# The Tricking thread!



## Zei (Jun 3, 2011)

Yes, I consider tricking a sport. For those of you wandering what tricking is here's a definition...



Wikipedia said:


> Tricking (short for "martial arts tricking") is the informal name of a relatively new underground alternative sport movement which combines martial arts, gymnastics, and other activities to create an "aesthetic blend of flips, kicks, and twists." Tricking incorporates a variety of moves from different arts, such as flips from gymnastics, 540 kick from Taekwondo, butterfly twist from Wushu and double leg from Capoeira. Tricking is recognizable by its flashy kicks, complex flips and twists, and its highly stylized movements which separate it from other arts. An individual who practises tricking is typically referred to as a "trickster" or "tricker".



Now, for some videos, because that's the best way to describe it:






I myself am a relatively new tricker (only about 9 months) but it's amazing fun. Now watch and discuss!


----------



## Randy (Jun 3, 2011)

Reminds me a lot of straight Capoeira. Cool shit. I can do more flipping/acrobatic maneuvers than the average Joe but I've never had the level of athleticism or coordination to pull off this kinda stuff.


----------



## Zei (Jun 3, 2011)

Randy said:


> Reminds me a lot of straight Capoeira. Cool shit. I can do more flipping/acrobatic maneuvers than the average Joe but I've never had the level of athleticism or coordination to pull off this kinda stuff.

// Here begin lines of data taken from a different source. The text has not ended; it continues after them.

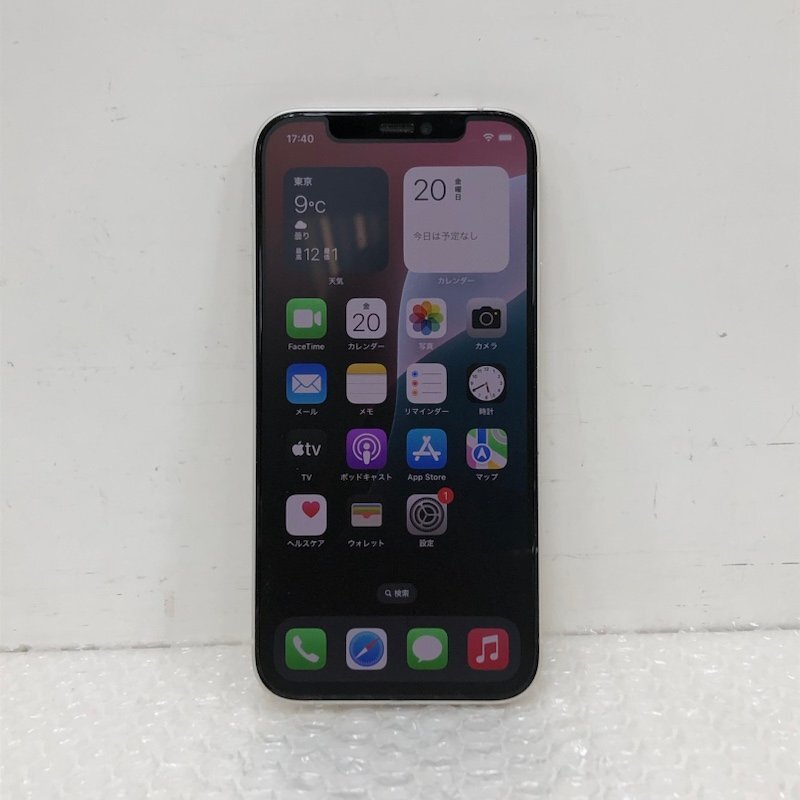 iPhone XR 64GB ブルー SIMフリー 訳あり品 ジャンク 中古本体 スマホ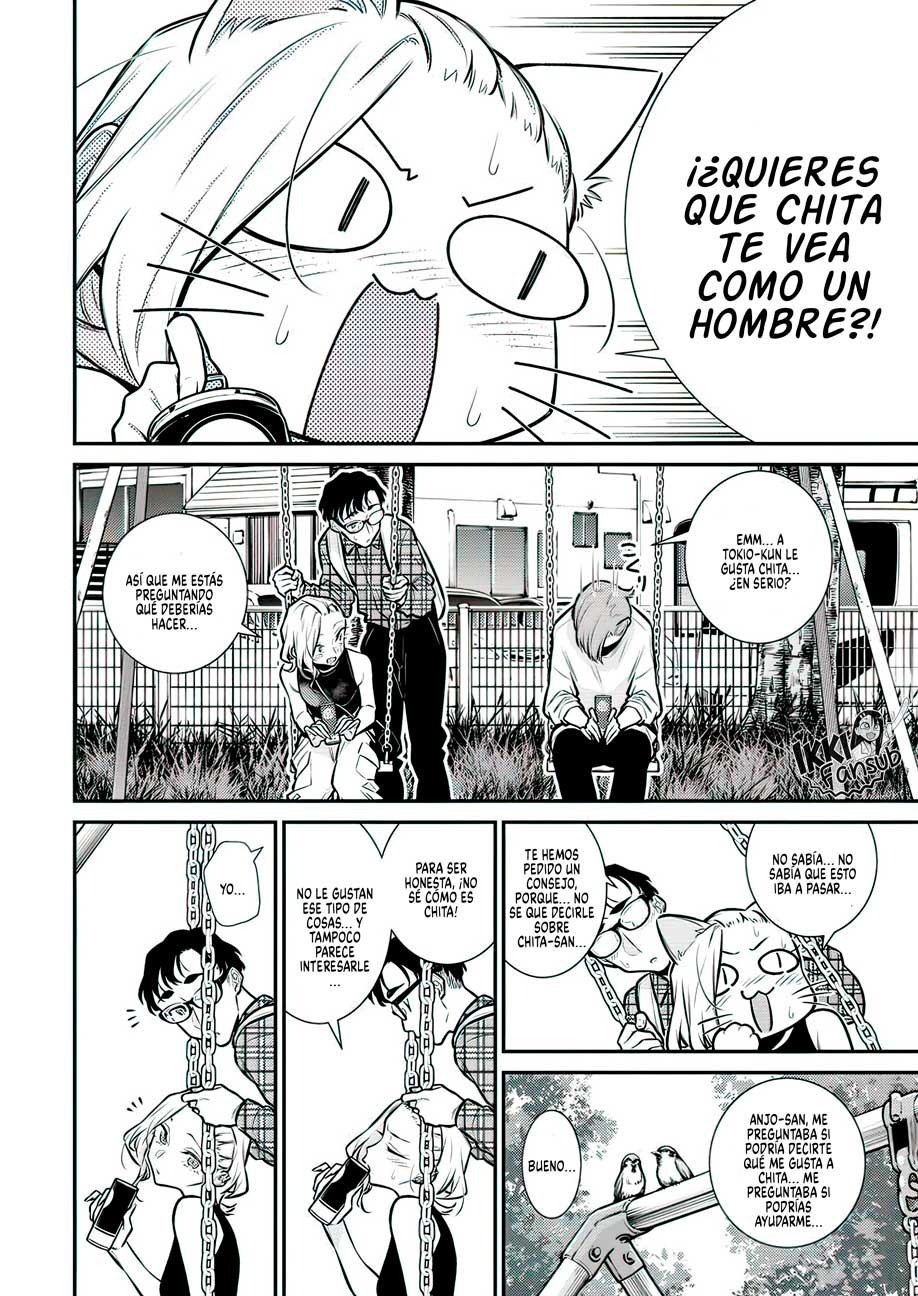 Yancha Gal no Anjou-san Capitulo 134: Tokio-kun tiene algo para consultar página 6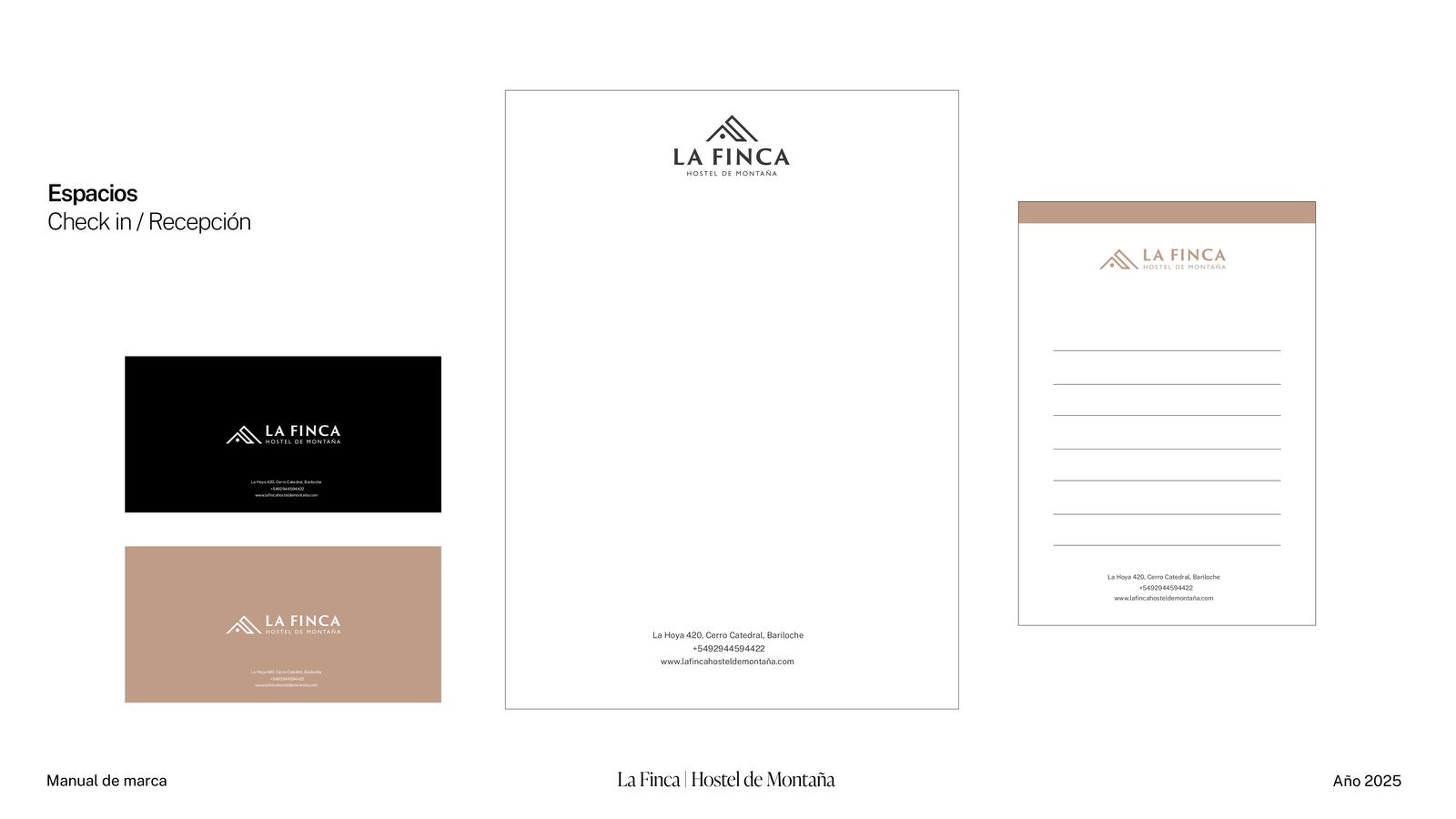 LA FINCA HOSTEL: trabajo de BULLET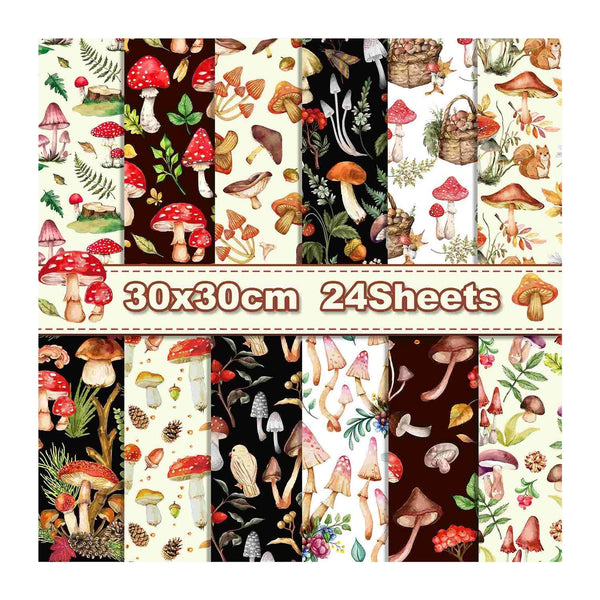 Poppy Crafts 12"x12" Paper Pack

Yeah, there are a lot of moves pulled straight from Capoeira (like the Raiz or Gumbi as well as some others... I don't know the Portuguese names haha ). It just takes a lot of practice. The guy in the first vid, Vellu, has only been doing it 6-7 years now and he's already better than those that have been doing it twice as long.


----------



## jeremyb (Jun 3, 2011)

It's impressive but it's more modern dance than martial art, it certainly wouldn't be effective as the latter!


----------



## Zei (Jun 3, 2011)

jeremyb said:


> It's impressive but it's more modern dance than martial art, it certainly wouldn't be effective as the latter!



Oh yeah, I would NEVER use this stuff in a fight unless the guy telegraphed like a mofo. And I don't know anyone that would


----------



## Stealthdjentstic (Jun 3, 2011)

Randy said:


> Reminds me a lot of straight Capoeira. Cool shit. I can do more flipping/acrobatic maneuvers than the average Joe but I've never had the level of athleticism or coordination to pull off this kinda stuff.



This was my first thought too. This kind of stuff is sick!


----------



## Solodini (Jun 8, 2011)

Reminds me of Tekken


----------



## Thrashmanzac (Jun 8, 2011)

Solodini said:


> Reminds me of Tekken



beat me to it


----------



## niffnoff (Jun 8, 2011)

...Reminds me of some kind of ninja shit, just expecting a backflip into some shadows... then from nowhere boot to the head.

This is pretty amazing to looking at the videos.


----------